■ **WHAT IS NEEDED**:
Could you copy, word for word, the lines of the records below that run from the line containing "Given the options" to the line containing "Answer: (2) the", including both of those lines and nothing else?

▼▼▼

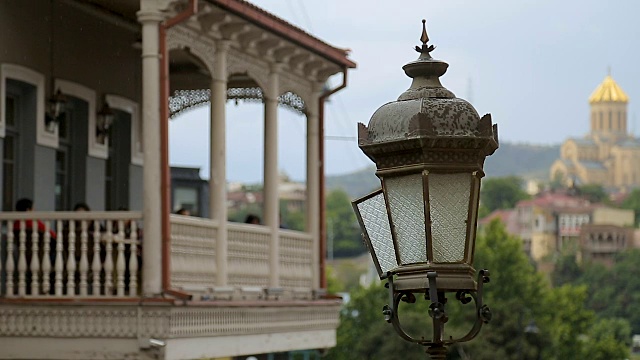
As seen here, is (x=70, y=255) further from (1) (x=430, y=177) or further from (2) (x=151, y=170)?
(1) (x=430, y=177)

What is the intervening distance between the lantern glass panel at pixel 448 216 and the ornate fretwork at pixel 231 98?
13.9m

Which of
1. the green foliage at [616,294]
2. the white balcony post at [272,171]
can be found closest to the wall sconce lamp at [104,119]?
the white balcony post at [272,171]

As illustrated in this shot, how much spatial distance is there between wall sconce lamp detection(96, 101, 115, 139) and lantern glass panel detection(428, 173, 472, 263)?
13.2 metres

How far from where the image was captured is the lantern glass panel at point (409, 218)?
7.38m

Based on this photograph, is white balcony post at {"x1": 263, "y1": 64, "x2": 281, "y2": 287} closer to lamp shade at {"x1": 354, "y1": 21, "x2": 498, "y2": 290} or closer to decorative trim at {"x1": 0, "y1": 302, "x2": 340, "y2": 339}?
decorative trim at {"x1": 0, "y1": 302, "x2": 340, "y2": 339}

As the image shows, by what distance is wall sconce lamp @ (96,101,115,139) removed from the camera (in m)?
20.2

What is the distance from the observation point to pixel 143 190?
640 inches

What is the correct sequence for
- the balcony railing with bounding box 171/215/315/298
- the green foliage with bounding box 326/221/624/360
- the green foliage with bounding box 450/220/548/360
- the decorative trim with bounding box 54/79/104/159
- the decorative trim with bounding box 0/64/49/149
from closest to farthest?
the balcony railing with bounding box 171/215/315/298 → the decorative trim with bounding box 0/64/49/149 → the decorative trim with bounding box 54/79/104/159 → the green foliage with bounding box 326/221/624/360 → the green foliage with bounding box 450/220/548/360

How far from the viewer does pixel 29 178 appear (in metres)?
18.2

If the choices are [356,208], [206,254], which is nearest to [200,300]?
[206,254]

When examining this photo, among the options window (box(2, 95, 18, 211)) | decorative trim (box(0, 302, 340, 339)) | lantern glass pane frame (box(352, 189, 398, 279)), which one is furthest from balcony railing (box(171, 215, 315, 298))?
lantern glass pane frame (box(352, 189, 398, 279))

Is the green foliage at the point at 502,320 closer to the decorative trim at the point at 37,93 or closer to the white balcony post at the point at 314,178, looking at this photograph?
the white balcony post at the point at 314,178

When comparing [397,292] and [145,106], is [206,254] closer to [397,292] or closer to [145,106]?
[145,106]

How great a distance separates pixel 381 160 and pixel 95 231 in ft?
28.7
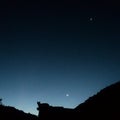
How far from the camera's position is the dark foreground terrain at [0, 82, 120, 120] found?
12531 millimetres

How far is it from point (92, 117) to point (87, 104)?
0.95m

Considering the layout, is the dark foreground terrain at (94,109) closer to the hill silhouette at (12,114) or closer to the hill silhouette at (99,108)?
the hill silhouette at (99,108)

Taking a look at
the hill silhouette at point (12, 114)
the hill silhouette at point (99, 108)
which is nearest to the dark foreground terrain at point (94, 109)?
the hill silhouette at point (99, 108)

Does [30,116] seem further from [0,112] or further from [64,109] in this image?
[64,109]

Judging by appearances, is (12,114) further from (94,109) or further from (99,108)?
(99,108)

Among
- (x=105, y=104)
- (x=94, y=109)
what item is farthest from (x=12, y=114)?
(x=105, y=104)

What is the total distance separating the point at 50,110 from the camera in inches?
700

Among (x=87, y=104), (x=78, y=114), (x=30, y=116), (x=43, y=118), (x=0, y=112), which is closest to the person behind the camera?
(x=87, y=104)

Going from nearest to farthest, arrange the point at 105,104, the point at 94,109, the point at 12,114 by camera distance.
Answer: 1. the point at 105,104
2. the point at 94,109
3. the point at 12,114

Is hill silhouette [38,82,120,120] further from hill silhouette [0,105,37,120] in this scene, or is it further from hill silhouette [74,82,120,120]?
hill silhouette [0,105,37,120]

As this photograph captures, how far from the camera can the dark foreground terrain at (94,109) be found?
1253cm

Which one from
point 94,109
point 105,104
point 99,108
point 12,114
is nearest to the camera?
point 105,104

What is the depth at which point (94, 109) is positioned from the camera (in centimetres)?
1405

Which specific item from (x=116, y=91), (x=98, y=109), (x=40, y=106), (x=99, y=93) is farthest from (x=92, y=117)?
(x=40, y=106)
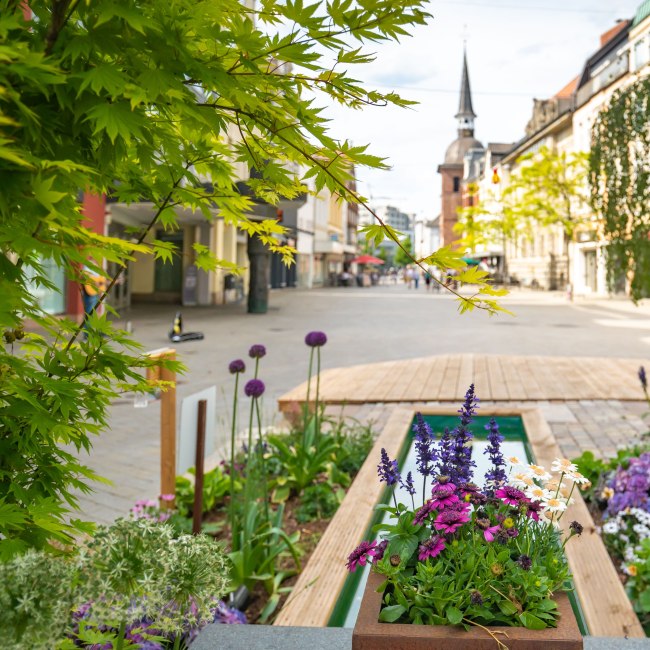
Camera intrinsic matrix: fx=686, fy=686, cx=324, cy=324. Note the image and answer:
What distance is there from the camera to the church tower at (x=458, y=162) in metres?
90.9

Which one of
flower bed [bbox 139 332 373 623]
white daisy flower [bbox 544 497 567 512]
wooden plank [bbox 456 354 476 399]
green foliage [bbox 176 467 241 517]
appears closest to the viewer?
white daisy flower [bbox 544 497 567 512]

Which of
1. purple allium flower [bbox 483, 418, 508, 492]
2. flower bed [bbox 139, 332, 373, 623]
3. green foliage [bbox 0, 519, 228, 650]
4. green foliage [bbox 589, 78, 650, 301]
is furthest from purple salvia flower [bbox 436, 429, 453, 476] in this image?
green foliage [bbox 589, 78, 650, 301]

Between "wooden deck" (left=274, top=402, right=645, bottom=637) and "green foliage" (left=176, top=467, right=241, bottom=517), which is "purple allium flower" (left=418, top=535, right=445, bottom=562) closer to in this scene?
"wooden deck" (left=274, top=402, right=645, bottom=637)

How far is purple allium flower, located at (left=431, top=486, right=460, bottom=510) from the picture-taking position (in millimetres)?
1785

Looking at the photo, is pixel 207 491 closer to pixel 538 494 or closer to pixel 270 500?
pixel 270 500

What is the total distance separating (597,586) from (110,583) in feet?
6.07

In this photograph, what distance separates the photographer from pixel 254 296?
76.2 feet

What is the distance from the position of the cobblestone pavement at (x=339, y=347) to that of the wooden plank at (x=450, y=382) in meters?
0.69

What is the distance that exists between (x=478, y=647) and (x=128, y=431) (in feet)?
19.4

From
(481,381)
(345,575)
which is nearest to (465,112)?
(481,381)

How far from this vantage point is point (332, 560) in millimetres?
2844

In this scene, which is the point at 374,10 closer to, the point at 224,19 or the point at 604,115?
the point at 224,19

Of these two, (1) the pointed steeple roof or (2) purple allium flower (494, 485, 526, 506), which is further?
(1) the pointed steeple roof

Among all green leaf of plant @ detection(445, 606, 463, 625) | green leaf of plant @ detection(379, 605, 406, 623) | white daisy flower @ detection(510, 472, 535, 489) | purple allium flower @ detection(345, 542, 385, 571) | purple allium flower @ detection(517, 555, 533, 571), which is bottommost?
green leaf of plant @ detection(379, 605, 406, 623)
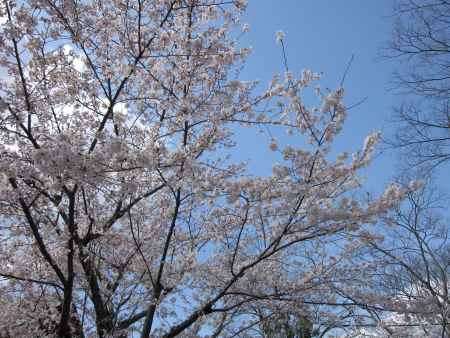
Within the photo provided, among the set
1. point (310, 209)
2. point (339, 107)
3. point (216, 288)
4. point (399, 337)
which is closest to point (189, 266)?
point (216, 288)

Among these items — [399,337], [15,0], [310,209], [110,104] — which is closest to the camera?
[15,0]

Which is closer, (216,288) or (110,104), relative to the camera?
(110,104)

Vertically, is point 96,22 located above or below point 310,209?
above

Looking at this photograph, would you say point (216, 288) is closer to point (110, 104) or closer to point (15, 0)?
point (110, 104)

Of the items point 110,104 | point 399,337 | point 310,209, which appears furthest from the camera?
point 399,337

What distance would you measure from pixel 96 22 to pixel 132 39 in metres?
0.48

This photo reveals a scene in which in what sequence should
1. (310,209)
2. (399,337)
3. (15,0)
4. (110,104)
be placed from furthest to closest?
1. (399,337)
2. (110,104)
3. (310,209)
4. (15,0)

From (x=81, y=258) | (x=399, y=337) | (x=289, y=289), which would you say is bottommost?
(x=399, y=337)

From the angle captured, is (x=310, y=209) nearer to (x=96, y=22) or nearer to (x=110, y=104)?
(x=110, y=104)

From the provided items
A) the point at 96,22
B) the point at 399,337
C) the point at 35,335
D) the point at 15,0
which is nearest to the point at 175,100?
the point at 96,22

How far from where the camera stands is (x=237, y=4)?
4707 millimetres

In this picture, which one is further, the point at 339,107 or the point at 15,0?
the point at 339,107

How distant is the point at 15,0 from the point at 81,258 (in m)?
3.00

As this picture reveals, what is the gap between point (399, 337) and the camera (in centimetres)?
542
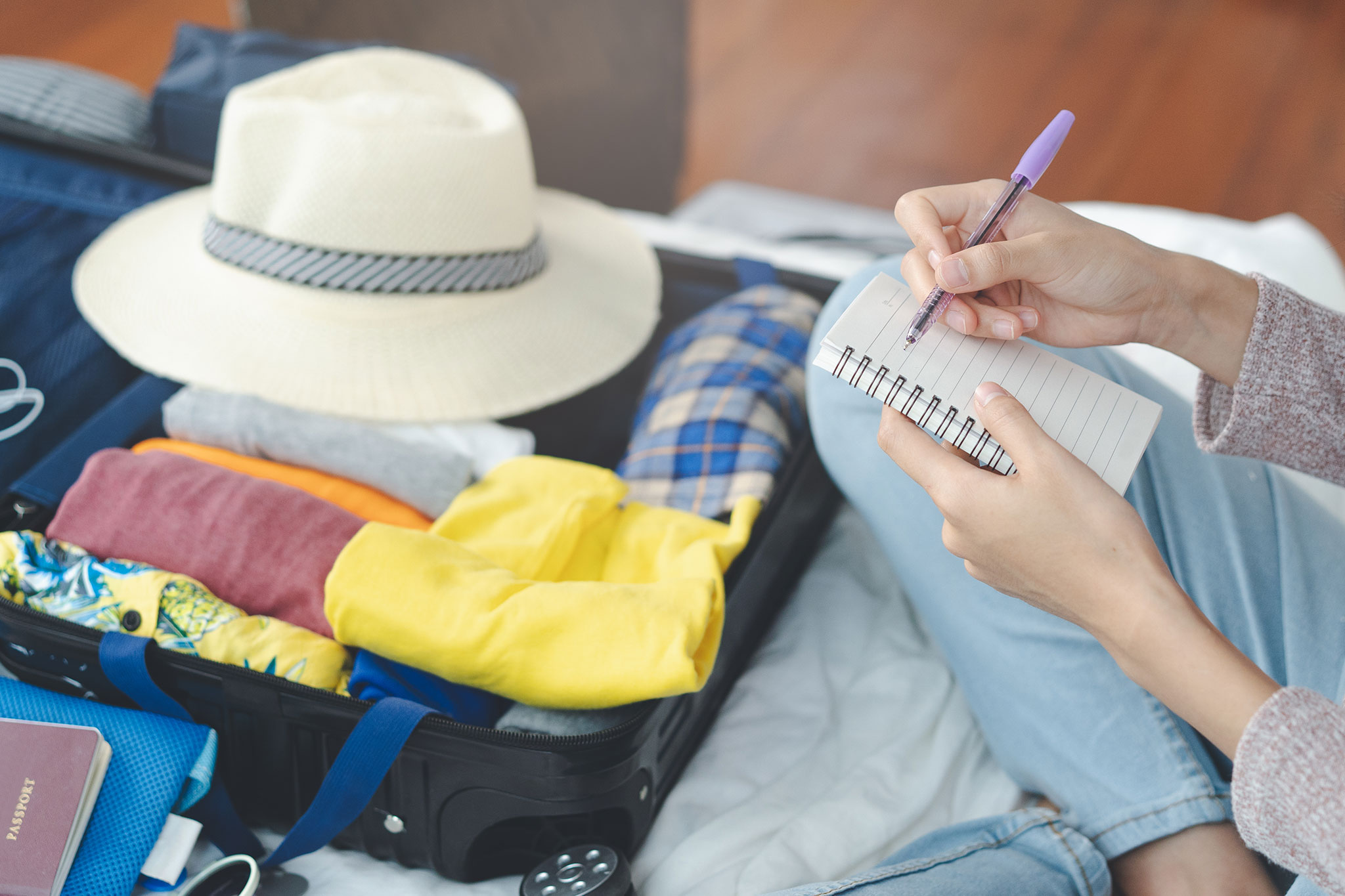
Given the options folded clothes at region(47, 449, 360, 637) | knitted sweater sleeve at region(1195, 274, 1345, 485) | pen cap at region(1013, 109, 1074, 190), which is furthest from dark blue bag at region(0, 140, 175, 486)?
knitted sweater sleeve at region(1195, 274, 1345, 485)

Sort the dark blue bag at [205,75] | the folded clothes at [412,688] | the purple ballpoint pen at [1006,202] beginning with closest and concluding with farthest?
the purple ballpoint pen at [1006,202] < the folded clothes at [412,688] < the dark blue bag at [205,75]

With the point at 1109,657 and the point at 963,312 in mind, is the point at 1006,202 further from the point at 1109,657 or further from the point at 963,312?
the point at 1109,657

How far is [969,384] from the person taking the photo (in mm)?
580

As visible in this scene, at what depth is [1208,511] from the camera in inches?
28.5

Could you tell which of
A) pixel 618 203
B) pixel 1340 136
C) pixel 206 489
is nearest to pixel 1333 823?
pixel 206 489

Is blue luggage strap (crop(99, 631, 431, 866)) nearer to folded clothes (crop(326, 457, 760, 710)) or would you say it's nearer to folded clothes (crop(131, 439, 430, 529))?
folded clothes (crop(326, 457, 760, 710))

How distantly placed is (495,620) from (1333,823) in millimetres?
465

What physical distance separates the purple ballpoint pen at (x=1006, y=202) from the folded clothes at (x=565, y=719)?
0.30m

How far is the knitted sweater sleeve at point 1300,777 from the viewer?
48 cm

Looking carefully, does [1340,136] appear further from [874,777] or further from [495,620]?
[495,620]

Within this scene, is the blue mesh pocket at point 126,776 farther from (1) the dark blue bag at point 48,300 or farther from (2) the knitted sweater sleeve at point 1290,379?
Answer: (2) the knitted sweater sleeve at point 1290,379

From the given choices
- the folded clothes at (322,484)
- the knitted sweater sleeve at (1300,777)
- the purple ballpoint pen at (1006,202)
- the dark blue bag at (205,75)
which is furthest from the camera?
the dark blue bag at (205,75)

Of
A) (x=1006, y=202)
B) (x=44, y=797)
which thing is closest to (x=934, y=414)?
(x=1006, y=202)

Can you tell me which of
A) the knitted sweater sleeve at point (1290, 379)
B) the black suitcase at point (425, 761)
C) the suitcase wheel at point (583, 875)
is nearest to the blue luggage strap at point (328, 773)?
the black suitcase at point (425, 761)
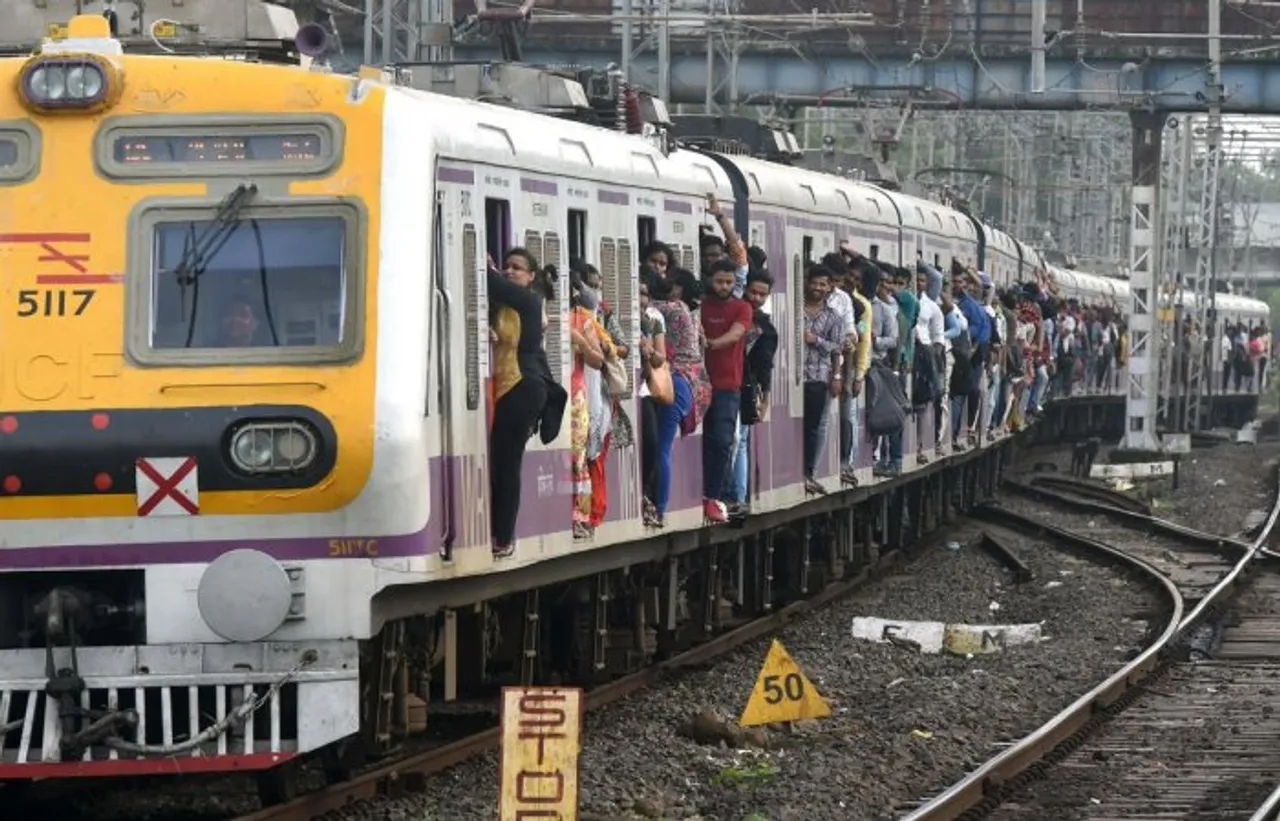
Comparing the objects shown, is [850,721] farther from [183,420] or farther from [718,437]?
[183,420]

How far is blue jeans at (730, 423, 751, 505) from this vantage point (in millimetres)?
15742

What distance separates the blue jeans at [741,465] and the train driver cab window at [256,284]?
596cm

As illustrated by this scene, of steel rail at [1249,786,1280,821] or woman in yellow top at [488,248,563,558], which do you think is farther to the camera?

▲▲▲

■ **RESPONSE BELOW**:
Given the options folded clothes at region(47, 449, 360, 637) | knitted sweater sleeve at region(1195, 274, 1345, 485) | pen cap at region(1013, 109, 1074, 190), which is furthest from dark blue bag at region(0, 140, 175, 486)?
knitted sweater sleeve at region(1195, 274, 1345, 485)

Sort the dark blue bag at [205,75] | the folded clothes at [412,688] | the purple ballpoint pen at [1006,202] beginning with closest and concluding with farthest?
the purple ballpoint pen at [1006,202] < the folded clothes at [412,688] < the dark blue bag at [205,75]

With the point at 1109,657 and the point at 963,312 in mind, is the point at 1006,202 further from the point at 1109,657 or further from the point at 963,312?
the point at 1109,657

How far is [969,384] from the person taking the photo (in mm)?
580

As visible in this scene, at what depth is [1208,511] from the camera in inches?
28.5

Could you tell which of
A) pixel 618 203
B) pixel 1340 136
C) pixel 206 489
is nearest to pixel 1333 823?
pixel 206 489

Is blue luggage strap (crop(99, 631, 431, 866)) nearer to folded clothes (crop(326, 457, 760, 710)) or would you say it's nearer to folded clothes (crop(131, 439, 430, 529))?
folded clothes (crop(326, 457, 760, 710))

How distantly placed is (495,620) from (1333,823) in millimetres?
465

What physical distance separates the purple ballpoint pen at (x=1006, y=202) from the folded clothes at (x=565, y=719)?
0.30m

How far is the knitted sweater sleeve at point 1300,777 from the viewer?
48 cm

Looking carefully, does [1340,136] appear further from [874,777] or further from [495,620]?
[495,620]

Within this scene, is the blue mesh pocket at point 126,776 farther from (1) the dark blue bag at point 48,300 or farther from (2) the knitted sweater sleeve at point 1290,379?
Answer: (2) the knitted sweater sleeve at point 1290,379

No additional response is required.